## EXCERPTED PASSAGE
• • •

Electrolysis

This is the decomposition of an ionic compound in molten or solution form into its constituent elements by electricity.

Note that

1. An electrolyte is an ionic substance that conducts electricity in a solid or molten form.
2. Solid electrolytes do not conduct electricity because the ions cannot move because they are held together by strong ionic bonds.

Mechanism of electrolysis

Consider electrolysis of molten sodium

In molten form sodium chloride ionizes as follows

NaCl       →  Na⁺ + Cl^–

In an electrolytic cell, unlike charges attract; Na⁺ migrates to the cathode while Cl^– migrates to the anode.

  

At the cathode, Na⁺ ion acquires an electron to become a sodium atom.

Na⁺ + e    → Na

At the anode the Cl^– loses an electron to form a Cl atom

Cl- – e  → Cl

The chlorine atoms combine to form chlorine gas.

Cl + Cl    →  Cl₂ (g)

Ultimately, sodium chloride in molten is decomposed by electrolysis to sodium metal and chlorine gas.

Selective discharge

Consider electrolysis of sodium chloride solution

Both sodium chloride and water ionize to form ions

The positively charged ions migrate to the cathode while negatively charged ions migrate to the anode.

Factors that decide the ion to be eliminated or discharged first.

1. Position in electrochemical series:

Series for cations (high to low) K⁺, Ca²⁺, Na⁺, Mg²⁺, Al³⁺, [C], Zn²⁺, Fe²⁺, Pb²⁺, Cu²⁺, Ag⁺

Series for anions (high to low) SO₄^2-, NO₃^–, Cl^–, Br^–, I^–, -OH

The ion lower in electrochemical series is discharged first. Consequently, during electrolysis of dilute sodium chloride, H⁺ which is low in the reactivity series than Na⁺ is discharged at the cathode whereas, ^–OH ions are discharged at the anode.

At the cathode                                                          At the anode

2H⁺(aq) + 2e  → H₂(g)                                             4^–OH (aq) – 4e   → 2H₂O(l) + O₂(g)

2. Concentration:

When Cl^–, Br^– or I^– are concentrated, then they will be discharged with respect to ^–OH.

In this case electrolysis of concentrated sodium chloride solution liberates chlorine at the anode and hydrogen gas at the cathode (concentration does not affect Na⁺)

At the cathode                                                          At the anode

2H⁺(aq) + 2e  → H₂(g)                                             2Cl^– (aq) – 2e      → Cl₂(g)

3. Nature of electrode

When mercury cathode is used Na⁺ is discharged with preference to H⁺

Therefore, electrolysis concentrated sodium chloride using mercury cathode liberate Na at the cathode and chlorine gas at the anode (due to high concentration of Cl^–).

• • •

## DIRECTIVE 1
Rewrite the paragraph of the electrolysis passage that begins "The ion lower in electrochemical series" as a short bulleted list that keeps its main facts.
## DIRECTIVE 2
Present the entries between the line containing "In what order" and the line containing "7451 inches", inclusive, as a Markdown table. Use a Row column for the row number and a Line column for the line, and leave out blank lines.

## EXTRACTED RECORDS
• • •

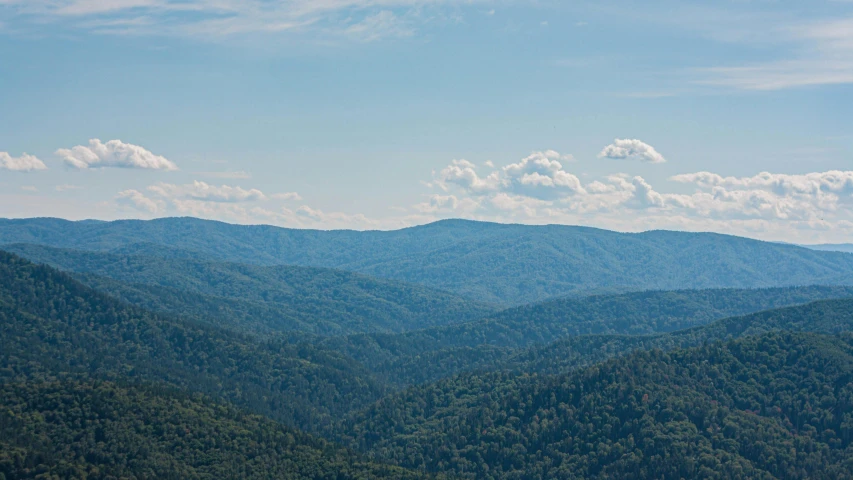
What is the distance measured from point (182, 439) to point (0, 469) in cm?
5031

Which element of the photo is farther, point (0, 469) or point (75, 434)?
point (75, 434)

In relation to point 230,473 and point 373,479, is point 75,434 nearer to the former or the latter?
point 230,473

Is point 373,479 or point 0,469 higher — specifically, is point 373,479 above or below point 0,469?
below

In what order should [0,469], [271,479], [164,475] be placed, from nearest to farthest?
[0,469] → [164,475] → [271,479]

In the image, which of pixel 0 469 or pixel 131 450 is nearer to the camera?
pixel 0 469

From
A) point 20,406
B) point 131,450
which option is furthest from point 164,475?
point 20,406

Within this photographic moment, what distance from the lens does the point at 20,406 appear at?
7451 inches

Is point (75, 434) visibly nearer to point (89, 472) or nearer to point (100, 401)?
point (100, 401)

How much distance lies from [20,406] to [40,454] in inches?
1252

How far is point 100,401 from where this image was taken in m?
197

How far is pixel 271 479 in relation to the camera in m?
197

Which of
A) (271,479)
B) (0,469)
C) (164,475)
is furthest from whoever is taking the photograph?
(271,479)

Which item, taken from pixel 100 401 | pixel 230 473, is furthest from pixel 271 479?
pixel 100 401

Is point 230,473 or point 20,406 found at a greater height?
point 20,406
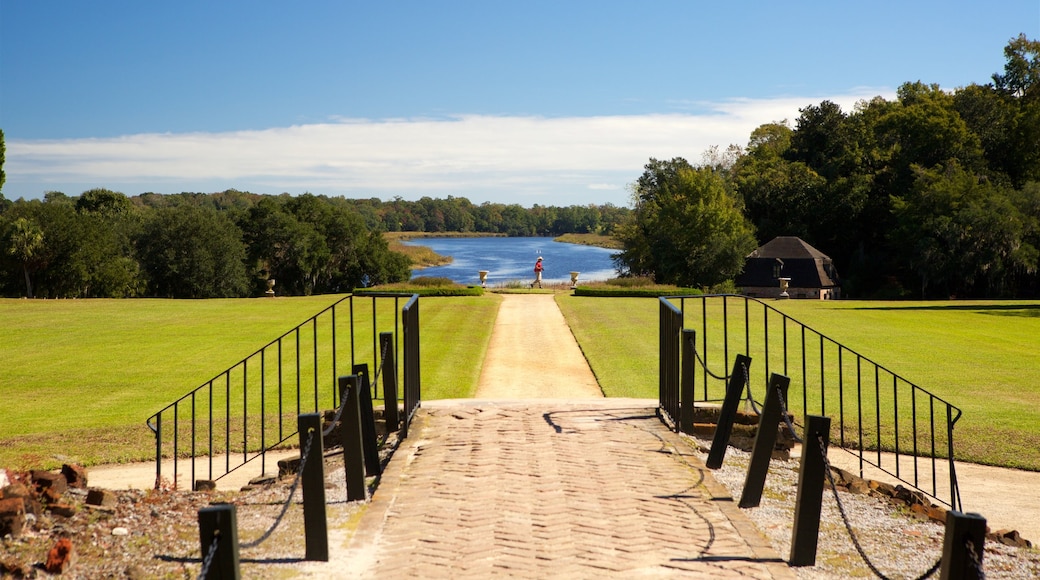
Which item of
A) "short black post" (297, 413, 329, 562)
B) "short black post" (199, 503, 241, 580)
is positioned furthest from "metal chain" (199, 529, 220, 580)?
"short black post" (297, 413, 329, 562)

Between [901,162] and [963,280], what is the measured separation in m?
16.1

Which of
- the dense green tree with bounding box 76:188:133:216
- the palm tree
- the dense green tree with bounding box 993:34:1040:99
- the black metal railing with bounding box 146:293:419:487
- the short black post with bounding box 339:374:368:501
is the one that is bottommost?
the black metal railing with bounding box 146:293:419:487

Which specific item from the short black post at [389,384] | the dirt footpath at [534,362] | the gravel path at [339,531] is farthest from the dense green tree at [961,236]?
the short black post at [389,384]

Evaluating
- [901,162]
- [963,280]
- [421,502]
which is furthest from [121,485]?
[901,162]

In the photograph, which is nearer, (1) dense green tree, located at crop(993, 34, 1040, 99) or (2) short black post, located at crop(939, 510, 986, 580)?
(2) short black post, located at crop(939, 510, 986, 580)

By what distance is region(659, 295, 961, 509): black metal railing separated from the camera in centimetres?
973

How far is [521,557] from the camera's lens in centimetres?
602

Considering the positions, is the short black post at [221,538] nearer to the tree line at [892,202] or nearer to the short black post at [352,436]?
the short black post at [352,436]

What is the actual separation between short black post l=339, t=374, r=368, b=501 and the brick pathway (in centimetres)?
25

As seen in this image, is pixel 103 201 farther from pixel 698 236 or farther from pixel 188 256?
pixel 698 236

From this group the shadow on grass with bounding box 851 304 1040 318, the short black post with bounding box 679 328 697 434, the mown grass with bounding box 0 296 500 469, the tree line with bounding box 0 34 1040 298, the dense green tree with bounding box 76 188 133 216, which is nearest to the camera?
the short black post with bounding box 679 328 697 434

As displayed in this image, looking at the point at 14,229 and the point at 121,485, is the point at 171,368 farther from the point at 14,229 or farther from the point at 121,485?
the point at 14,229

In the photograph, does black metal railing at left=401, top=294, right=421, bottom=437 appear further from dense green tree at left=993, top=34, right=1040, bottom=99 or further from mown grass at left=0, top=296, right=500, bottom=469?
dense green tree at left=993, top=34, right=1040, bottom=99

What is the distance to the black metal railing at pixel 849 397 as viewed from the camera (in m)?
9.73
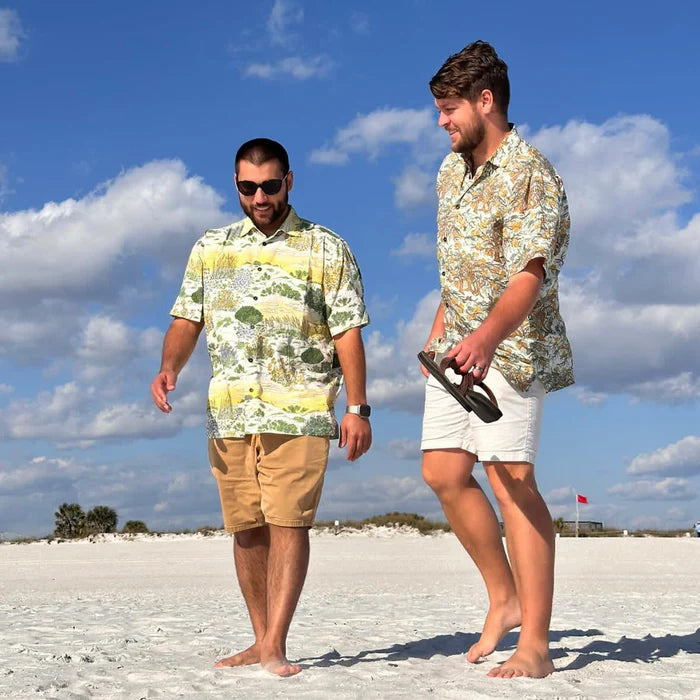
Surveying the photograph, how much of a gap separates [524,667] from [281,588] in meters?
1.16

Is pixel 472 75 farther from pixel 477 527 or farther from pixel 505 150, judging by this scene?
pixel 477 527

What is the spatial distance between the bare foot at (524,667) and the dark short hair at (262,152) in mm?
2515

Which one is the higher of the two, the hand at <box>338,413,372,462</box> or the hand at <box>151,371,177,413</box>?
the hand at <box>151,371,177,413</box>

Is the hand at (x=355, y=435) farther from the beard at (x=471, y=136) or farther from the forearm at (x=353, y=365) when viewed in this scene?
the beard at (x=471, y=136)

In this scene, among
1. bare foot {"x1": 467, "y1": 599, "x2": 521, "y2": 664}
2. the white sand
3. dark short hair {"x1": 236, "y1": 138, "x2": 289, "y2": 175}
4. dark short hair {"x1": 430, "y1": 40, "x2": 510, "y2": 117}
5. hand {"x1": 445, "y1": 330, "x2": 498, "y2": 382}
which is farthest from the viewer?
bare foot {"x1": 467, "y1": 599, "x2": 521, "y2": 664}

• • •

## FINAL ANSWER 1
- The ion lower in the electrochemical series is discharged first.
- In electrolysis of dilute sodium chloride, H⁺ is lower in the reactivity series than Na⁺, so H⁺ is discharged at the cathode.
- ^–OH ions are discharged at the anode.

## FINAL ANSWER 2
| Row | Line |
|---|---|
| 1 | In what order should [0,469], [271,479], [164,475] be placed, from nearest to farthest? |
| 2 | [0,469] → [164,475] → [271,479] |
| 3 | In the image, which of pixel 0 469 or pixel 131 450 is nearer to the camera? |
| 4 | pixel 0 469 |
| 5 | From |
| 6 | A) point 20,406 |
| 7 | B) point 131,450 |
| 8 | which option is furthest from point 164,475? |
| 9 | point 20,406 |
| 10 | Within this photographic moment, what distance from the lens does the point at 20,406 appear at? |
| 11 | 7451 inches |